**Excerpt to read**

Can't wait to hear what happens Chrys! I know it will work out for you and lump was right you have a lot to offer, and you are worth taking this risk for yourself.

Now me on the other hand....TG might be right because I have no idea what is keeping him there, they have had some pretty fucked up things happen in their relationship and I have wondered over the years why he stays.....personally I think that he has a serious self esteem issue but the reason I think that is he said to me one night on the phone something about why would I want to be with someone who is balding.....I was like ummmm first of all I really didn't notice that much and second that really doesn't matter that much to me.

**Dataset rows**
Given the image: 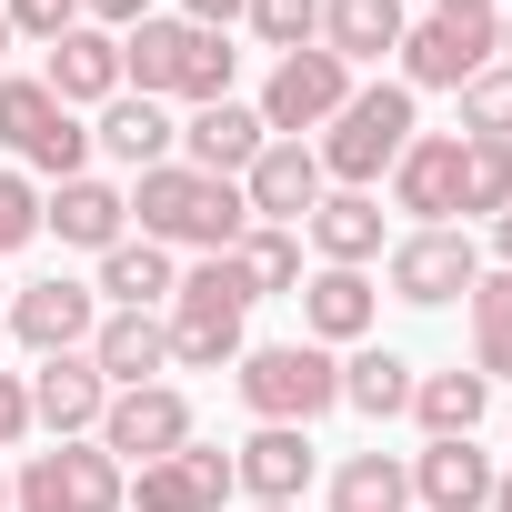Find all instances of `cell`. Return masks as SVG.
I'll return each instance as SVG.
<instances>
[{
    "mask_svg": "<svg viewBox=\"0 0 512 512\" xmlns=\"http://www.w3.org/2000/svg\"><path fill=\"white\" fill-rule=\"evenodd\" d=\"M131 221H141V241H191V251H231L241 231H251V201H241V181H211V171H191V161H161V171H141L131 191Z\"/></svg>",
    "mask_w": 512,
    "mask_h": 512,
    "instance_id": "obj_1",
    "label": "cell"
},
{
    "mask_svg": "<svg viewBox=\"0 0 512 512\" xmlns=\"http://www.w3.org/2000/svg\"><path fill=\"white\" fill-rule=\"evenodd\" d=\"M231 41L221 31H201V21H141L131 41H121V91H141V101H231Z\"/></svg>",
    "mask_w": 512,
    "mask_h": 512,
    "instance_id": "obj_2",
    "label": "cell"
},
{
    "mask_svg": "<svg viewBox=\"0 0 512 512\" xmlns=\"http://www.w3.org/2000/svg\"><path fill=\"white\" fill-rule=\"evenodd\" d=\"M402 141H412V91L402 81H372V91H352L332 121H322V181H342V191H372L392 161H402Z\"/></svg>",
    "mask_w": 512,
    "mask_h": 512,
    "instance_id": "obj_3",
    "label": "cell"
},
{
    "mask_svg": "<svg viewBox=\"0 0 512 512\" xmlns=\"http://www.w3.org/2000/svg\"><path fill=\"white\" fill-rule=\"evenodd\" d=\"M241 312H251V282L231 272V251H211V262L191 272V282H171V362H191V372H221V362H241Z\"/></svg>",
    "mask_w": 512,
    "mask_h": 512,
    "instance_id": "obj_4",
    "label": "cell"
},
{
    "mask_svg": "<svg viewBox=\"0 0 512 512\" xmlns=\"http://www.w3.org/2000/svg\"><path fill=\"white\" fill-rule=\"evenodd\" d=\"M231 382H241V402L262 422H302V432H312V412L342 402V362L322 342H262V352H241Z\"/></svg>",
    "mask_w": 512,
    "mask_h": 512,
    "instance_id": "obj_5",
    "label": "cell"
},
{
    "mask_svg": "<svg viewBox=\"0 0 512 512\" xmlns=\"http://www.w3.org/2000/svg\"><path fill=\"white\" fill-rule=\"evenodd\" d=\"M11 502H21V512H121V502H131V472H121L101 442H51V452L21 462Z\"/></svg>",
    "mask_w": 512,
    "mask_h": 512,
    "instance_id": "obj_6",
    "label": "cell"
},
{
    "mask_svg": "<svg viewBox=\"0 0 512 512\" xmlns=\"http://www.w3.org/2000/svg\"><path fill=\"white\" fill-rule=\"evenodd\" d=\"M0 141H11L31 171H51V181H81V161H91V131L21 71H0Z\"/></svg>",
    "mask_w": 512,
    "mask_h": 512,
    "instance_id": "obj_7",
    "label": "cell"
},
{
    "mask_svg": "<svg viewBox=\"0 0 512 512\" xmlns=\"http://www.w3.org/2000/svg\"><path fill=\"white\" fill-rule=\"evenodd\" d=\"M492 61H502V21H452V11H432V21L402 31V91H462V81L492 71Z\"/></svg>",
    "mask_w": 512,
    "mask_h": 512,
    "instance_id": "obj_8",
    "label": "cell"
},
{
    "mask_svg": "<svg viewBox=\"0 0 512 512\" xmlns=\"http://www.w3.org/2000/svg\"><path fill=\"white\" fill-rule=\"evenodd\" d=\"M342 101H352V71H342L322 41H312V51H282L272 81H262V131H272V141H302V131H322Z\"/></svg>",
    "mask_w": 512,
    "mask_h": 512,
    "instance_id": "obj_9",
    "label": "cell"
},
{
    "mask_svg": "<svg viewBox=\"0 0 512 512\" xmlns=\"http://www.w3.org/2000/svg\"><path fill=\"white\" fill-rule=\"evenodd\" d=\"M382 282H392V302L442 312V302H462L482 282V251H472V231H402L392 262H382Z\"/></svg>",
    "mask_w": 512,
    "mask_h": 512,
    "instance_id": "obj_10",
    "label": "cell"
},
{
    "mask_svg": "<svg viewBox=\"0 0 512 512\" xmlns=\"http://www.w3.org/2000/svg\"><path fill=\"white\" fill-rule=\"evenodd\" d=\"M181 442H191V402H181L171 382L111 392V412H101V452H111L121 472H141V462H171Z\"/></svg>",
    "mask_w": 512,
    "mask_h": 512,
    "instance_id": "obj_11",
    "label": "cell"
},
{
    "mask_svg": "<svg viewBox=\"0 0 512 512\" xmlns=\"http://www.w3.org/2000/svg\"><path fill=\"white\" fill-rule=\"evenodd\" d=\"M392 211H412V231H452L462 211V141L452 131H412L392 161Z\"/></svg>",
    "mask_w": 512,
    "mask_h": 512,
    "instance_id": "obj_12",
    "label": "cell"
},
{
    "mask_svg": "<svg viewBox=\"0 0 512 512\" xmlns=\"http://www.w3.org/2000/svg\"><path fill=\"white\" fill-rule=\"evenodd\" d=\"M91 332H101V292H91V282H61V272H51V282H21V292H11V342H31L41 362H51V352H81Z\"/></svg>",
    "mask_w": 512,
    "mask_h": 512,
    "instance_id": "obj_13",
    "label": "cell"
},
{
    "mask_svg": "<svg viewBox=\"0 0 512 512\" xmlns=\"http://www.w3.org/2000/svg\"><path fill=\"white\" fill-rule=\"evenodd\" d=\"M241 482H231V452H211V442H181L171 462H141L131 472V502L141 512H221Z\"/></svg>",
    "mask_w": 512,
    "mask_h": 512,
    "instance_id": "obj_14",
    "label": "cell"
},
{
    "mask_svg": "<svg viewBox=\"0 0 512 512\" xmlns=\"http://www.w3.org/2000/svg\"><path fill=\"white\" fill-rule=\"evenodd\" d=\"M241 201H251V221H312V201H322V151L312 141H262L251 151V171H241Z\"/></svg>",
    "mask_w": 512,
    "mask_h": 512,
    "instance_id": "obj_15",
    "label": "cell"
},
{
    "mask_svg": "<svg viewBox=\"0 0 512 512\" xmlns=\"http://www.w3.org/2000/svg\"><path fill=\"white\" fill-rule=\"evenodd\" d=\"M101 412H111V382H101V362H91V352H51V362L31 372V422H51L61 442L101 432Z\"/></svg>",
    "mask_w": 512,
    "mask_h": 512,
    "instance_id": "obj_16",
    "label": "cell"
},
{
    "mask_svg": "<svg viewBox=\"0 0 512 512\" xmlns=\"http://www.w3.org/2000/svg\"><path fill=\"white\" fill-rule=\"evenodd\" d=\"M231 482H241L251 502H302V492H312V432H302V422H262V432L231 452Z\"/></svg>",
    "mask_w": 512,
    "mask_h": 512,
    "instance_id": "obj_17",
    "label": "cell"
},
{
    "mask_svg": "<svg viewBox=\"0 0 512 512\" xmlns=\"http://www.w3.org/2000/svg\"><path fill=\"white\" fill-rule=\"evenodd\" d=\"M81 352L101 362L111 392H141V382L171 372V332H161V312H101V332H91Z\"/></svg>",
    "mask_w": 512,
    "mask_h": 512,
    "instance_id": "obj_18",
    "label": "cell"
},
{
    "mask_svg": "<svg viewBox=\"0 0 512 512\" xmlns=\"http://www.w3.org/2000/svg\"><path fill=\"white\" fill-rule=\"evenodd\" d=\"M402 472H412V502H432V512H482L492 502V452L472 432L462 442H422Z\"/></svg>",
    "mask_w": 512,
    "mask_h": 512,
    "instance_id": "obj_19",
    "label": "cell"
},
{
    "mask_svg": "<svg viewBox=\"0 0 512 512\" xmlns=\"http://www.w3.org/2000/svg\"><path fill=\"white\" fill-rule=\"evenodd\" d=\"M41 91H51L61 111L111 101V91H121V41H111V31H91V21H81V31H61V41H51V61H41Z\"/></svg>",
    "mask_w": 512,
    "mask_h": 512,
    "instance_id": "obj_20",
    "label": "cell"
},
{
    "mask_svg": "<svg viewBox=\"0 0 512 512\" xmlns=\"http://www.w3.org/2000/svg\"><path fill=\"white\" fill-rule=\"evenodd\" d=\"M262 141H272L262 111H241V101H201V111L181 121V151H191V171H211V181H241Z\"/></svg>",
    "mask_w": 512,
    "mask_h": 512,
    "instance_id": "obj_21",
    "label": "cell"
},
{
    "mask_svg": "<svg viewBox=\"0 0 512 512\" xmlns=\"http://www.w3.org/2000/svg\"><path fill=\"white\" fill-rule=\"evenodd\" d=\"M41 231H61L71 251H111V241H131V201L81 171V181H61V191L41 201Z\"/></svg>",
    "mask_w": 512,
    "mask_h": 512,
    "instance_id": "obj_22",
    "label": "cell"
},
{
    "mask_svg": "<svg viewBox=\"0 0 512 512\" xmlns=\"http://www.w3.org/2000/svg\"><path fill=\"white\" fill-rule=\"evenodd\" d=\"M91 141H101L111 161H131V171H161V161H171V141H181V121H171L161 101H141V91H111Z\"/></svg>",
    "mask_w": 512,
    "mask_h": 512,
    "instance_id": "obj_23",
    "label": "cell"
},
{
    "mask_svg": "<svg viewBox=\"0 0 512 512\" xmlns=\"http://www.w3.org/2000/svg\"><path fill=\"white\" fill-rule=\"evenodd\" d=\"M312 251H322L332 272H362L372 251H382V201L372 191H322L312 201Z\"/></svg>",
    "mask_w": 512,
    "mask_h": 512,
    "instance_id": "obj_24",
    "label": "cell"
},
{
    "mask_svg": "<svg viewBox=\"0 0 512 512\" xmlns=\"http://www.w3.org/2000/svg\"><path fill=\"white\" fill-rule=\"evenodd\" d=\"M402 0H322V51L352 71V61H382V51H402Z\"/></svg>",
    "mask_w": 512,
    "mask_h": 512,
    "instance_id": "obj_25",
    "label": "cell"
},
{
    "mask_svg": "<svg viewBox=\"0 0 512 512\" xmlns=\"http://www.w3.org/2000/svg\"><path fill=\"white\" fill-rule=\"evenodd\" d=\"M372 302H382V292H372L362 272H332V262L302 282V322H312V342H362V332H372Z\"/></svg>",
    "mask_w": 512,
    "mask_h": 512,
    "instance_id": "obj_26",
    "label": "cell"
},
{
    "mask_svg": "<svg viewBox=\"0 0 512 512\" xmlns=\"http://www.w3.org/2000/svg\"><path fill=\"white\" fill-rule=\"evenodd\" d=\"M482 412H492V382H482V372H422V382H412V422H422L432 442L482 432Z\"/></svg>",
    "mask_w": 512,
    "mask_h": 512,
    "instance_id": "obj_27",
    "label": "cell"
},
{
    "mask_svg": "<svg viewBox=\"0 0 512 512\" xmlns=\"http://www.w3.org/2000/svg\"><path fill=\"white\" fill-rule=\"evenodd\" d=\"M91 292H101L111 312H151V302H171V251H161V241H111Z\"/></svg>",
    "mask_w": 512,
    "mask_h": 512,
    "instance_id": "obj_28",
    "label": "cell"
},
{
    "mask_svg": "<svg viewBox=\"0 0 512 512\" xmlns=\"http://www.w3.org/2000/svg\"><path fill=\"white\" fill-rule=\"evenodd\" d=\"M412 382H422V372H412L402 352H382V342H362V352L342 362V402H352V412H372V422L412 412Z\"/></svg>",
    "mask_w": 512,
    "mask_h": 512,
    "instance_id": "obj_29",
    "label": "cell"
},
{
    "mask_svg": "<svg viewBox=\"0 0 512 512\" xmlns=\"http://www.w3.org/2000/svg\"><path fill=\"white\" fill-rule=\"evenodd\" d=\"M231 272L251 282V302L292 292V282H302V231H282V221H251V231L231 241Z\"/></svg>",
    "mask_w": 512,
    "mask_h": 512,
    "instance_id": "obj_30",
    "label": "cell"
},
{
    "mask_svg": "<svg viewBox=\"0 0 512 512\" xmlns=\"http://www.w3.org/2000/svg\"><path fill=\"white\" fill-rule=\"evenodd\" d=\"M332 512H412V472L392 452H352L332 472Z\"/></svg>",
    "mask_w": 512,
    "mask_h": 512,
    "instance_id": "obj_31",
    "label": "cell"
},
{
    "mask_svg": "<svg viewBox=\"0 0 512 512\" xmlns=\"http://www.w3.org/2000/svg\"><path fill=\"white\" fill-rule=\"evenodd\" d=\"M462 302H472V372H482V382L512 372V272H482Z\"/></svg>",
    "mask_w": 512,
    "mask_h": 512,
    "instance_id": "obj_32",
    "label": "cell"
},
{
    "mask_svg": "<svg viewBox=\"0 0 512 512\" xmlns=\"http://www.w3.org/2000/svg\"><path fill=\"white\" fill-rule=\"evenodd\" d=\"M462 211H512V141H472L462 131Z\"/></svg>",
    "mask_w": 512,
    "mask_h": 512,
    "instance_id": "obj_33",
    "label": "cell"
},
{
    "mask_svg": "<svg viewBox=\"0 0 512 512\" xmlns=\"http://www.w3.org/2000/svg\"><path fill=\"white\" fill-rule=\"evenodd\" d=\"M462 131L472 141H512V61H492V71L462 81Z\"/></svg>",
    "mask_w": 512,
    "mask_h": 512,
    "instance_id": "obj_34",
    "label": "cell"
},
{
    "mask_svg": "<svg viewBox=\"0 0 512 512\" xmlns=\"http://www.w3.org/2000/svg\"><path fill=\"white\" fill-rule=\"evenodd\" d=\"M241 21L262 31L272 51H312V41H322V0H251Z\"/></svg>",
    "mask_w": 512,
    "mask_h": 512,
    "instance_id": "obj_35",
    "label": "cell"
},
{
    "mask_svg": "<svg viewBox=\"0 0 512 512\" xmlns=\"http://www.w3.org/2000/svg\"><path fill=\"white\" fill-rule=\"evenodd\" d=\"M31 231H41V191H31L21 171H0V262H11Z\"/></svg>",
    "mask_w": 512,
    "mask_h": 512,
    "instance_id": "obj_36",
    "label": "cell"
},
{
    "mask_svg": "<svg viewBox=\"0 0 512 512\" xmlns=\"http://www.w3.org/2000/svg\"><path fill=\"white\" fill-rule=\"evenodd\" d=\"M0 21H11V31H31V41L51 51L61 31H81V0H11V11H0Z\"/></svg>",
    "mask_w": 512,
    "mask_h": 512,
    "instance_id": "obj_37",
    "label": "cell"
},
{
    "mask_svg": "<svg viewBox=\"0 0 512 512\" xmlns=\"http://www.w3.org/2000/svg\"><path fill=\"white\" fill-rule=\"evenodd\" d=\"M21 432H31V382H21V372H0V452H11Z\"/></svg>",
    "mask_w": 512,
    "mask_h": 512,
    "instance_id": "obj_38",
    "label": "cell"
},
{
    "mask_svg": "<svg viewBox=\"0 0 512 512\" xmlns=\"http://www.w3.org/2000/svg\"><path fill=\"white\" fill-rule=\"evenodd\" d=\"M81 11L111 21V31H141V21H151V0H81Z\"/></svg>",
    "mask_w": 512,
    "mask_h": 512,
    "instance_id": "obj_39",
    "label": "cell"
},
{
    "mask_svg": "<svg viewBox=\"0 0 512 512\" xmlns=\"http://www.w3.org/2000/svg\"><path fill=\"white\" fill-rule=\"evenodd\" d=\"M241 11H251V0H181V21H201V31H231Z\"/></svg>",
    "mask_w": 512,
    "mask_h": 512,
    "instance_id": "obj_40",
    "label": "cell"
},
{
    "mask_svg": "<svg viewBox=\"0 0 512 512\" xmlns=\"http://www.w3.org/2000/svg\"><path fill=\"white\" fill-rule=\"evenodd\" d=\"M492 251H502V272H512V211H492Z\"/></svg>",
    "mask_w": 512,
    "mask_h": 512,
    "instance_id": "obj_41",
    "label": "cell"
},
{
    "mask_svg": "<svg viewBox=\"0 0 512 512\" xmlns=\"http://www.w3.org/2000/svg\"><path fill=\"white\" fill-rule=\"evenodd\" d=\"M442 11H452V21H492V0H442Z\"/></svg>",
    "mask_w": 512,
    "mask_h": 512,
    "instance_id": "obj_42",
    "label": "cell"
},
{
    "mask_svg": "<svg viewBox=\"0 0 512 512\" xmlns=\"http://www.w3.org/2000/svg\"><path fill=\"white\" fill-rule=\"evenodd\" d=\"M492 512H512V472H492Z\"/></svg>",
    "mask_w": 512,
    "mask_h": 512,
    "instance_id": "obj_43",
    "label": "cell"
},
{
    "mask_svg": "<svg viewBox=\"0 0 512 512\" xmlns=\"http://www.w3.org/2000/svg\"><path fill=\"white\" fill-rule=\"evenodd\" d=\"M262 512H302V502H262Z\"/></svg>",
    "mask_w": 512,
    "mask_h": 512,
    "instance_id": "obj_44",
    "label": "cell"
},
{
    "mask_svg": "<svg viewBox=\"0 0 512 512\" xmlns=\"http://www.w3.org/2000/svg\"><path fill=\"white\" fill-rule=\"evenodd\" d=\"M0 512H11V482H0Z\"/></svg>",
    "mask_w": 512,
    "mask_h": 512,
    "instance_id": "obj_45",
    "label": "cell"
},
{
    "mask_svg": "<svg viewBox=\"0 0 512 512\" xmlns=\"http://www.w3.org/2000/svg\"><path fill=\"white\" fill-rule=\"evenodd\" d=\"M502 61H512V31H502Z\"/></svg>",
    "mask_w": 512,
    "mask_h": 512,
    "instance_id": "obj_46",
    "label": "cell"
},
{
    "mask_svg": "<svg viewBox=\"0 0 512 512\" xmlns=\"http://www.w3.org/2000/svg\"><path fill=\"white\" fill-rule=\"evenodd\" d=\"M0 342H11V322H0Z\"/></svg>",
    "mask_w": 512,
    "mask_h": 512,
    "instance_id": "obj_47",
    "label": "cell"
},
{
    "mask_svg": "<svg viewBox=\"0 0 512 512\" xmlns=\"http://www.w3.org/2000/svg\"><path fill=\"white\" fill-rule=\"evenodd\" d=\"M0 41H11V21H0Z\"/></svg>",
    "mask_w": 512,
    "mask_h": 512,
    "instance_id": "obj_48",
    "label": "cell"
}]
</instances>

**The problem**
Please copy the post starting at "Can't wait to" and ending at "much to me.", swapping "phone" for "couch". Rely on the post alone, not on the lines.

**Task result**
Can't wait to hear what happens Chrys! I know it will work out for you and lump was right you have a lot to offer, and you are worth taking this risk for yourself.

Now me on the other hand....TG might be right because I have no idea what is keeping him there, they have had some pretty fucked up things happen in their relationship and I have wondered over the years why he stays.....personally I think that he has a serious self esteem issue but the reason I think that is he said to me one night on the couch something about why would I want to be with someone who is balding.....I was like ummmm first of all I really didn't notice that much and second that really doesn't matter that much to me.